Ansible has a couple of options for controlling the verbosity of its output. I’m not clear on what does what, but used the recommendation of a maintainer in an issue on Github. I ran it with both environment variable
-vvvv set, and gained a whole wealth of info. This also enabled me to more easily add tracing statements which helped in narrowing down the issue.
Ansible writes out Python files to a
.ansible/tmp directory, executes them, then deletes once it’s done. If you set
ANSIBLE_KEEP_REMOTE_FILES=1, it will leave those files in place for you to inspect later. This can be useful if you want to use a debugger (read the next section instead!) or otherwise inspect what’s running during a task. I did a bit of a side quest on this, but it was ultimately not fruitful because the files were not being written in my situation.
This was one I learned while writing this, but you can add
strategy: debug in a play to launch a debugger when a task in that play fails. This is really handy, but wouldn’t help in this situation as the worker wasn’t gracefully dying.
You can also enable this with an environment variable:
The Fun Part
I first started encountering this error after making a somewhat major change in the project to some of the twistier parts of the environment. When I did a bit of searching around using Google for this error, most folks were commenting about running out of memory and the task being killed by OOM killer. This didn’t appear to be the case for me (unlike most of them, I had a machine with 16G of memory and quite a bit free). Still, I ran it using
time -l to get memory usage. Seemed perfectly fine, hanging out around 68M or so.

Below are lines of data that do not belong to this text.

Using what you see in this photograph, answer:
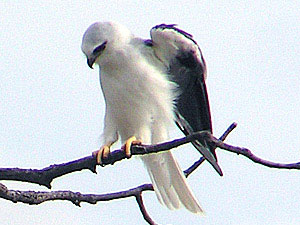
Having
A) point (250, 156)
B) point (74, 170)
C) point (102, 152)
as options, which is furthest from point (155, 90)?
point (250, 156)

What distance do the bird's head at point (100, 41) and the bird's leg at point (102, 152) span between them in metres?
0.62

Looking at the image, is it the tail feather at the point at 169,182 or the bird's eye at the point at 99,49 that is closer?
the bird's eye at the point at 99,49

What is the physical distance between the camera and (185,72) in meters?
5.20

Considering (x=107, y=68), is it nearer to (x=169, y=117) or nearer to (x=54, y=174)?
(x=169, y=117)

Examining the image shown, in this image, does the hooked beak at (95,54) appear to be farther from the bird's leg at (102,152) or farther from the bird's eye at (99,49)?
the bird's leg at (102,152)

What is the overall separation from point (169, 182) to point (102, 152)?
112 cm

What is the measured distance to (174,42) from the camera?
5.04 meters

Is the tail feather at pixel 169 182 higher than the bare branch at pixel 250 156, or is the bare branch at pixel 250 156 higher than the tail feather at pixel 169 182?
the bare branch at pixel 250 156

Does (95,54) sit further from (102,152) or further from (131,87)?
(102,152)

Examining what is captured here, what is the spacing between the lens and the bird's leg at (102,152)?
372 centimetres

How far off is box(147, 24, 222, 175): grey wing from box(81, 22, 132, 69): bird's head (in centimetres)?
31

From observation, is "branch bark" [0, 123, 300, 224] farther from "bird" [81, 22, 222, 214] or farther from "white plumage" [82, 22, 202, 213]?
"white plumage" [82, 22, 202, 213]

Disabling a particular template let me get past the error (but without this file, obviously), so I was convinced that something in this particular change was causing issues. I added a dummy template in the role before that to do another lookup just to see if it happened to be related to the content in a lookup, but it failed in the same way too.
I talked with a few coworkers, had them try using my branch to run Ansible and no one else could reproduce it. They were on an older version of macOS than I was, but everything else was the same. I also tried it on a CentOS 7 VM and was also unable to reproduce there.

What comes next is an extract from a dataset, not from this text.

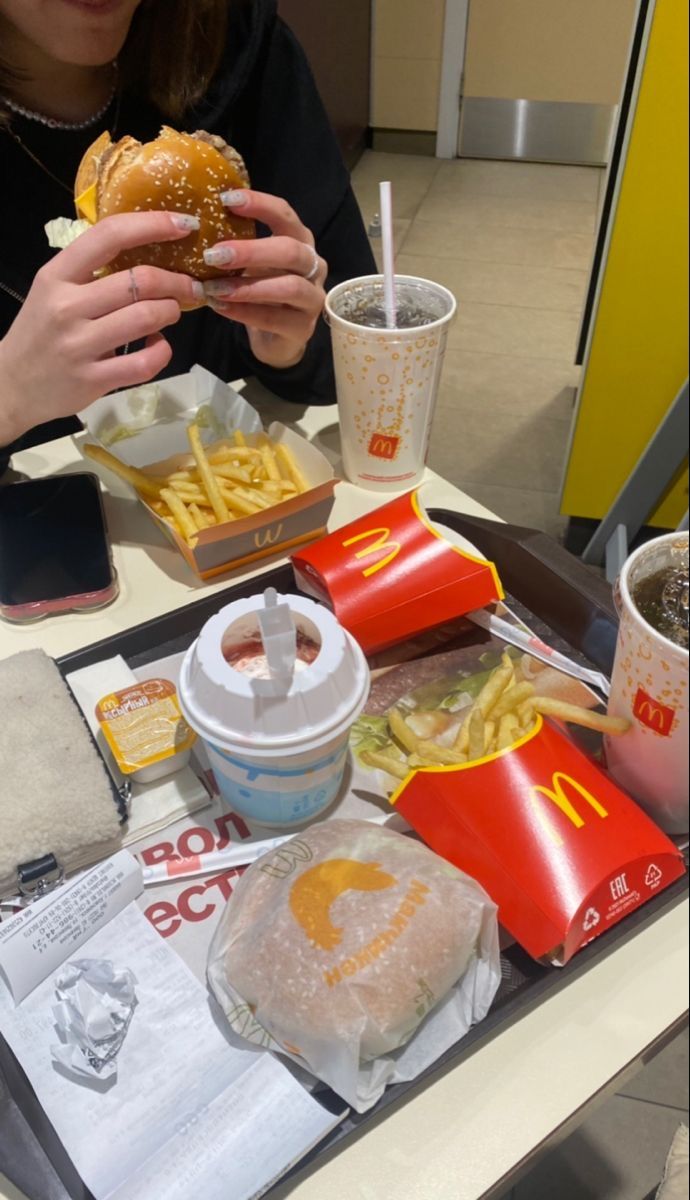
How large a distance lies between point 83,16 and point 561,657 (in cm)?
84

After that, I spent a bit of time working on increasing Ansible’s verbosity. I enabled logging and turned on the higher verbosity settings. I was able to see that the last thing it was doing was doing a lookup in Credstash for a secret. After that, the parent process was cleaning up when it found the dead worker.

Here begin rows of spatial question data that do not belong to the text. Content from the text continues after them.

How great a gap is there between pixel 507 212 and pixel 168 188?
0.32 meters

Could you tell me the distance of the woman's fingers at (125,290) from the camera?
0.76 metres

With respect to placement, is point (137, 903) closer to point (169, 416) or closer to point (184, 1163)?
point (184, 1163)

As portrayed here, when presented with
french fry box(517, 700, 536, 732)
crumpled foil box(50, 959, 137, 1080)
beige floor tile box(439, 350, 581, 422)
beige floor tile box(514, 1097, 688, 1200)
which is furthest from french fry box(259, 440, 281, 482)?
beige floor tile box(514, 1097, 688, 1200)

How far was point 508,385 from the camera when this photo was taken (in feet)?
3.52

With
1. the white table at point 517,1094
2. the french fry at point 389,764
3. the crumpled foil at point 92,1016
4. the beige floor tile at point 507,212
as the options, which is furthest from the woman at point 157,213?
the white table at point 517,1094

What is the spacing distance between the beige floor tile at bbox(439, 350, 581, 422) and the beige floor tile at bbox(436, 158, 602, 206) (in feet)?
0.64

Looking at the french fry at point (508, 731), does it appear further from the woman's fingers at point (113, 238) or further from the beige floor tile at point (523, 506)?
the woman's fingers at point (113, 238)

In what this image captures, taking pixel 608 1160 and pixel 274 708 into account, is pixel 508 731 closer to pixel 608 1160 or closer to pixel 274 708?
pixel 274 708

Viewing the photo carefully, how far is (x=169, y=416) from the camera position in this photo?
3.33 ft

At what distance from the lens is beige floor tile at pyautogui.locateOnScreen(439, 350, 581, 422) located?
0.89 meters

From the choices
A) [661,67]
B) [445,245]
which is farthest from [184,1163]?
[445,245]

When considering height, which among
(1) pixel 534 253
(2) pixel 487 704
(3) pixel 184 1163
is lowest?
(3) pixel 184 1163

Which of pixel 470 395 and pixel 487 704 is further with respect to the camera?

Loading LookupModule 'credstash'
Next priority then was to get whatever information possible from these workers. Ansible will fork some processes to work in parallel, throwing tasks onto a queue and letting those workers chew through the jobs. This is managed in
lib/ansible/executor/task_queue_manager.py, and a coworker helped point out that there were only 3 exit codes that could cause this error, found in
has_dead_workers(). Some debug logging in this function (
display.debug(..)) helped us figure out that the workers were segfaulting (exit code -11).
Since we knew that the last thing it was doing was attempting to load the Credstash module, we started with that module.
A few (dozen)
display.debug() statements later, we discovered that when segfaulted it was doing the
credstash.getSecret() call. Knowing that this rabbit hole was deep, I spent a bit of time first reviewing changelogs with both Credstash and boto3 with no success in finding anything useful.
When there was nothing useful to be found there, I started adding trace logging all over the third party libraries (boto, botocore, and requests) and got to a call to a function inside Python’s Standard Library that was failing:
proxy_bypass(), passing a string which was the URL of DynamoDB for my region.
One quick search on Google, and I found a bug in Python related to this. The workaround listed (add
no_proxy=’*’ environment variable) addressed it and there were no more segfaults.
I haven’t really decided where to go from here, aside from adding that environment variable to my Ansible calls. I can add it to my .zshrc file so it’s always set, which is one way to address it.. but only for myself. At some point I may take a pass at fixing it, but a lot of folks much smarter than me have already worked on it and haven’t addressed it.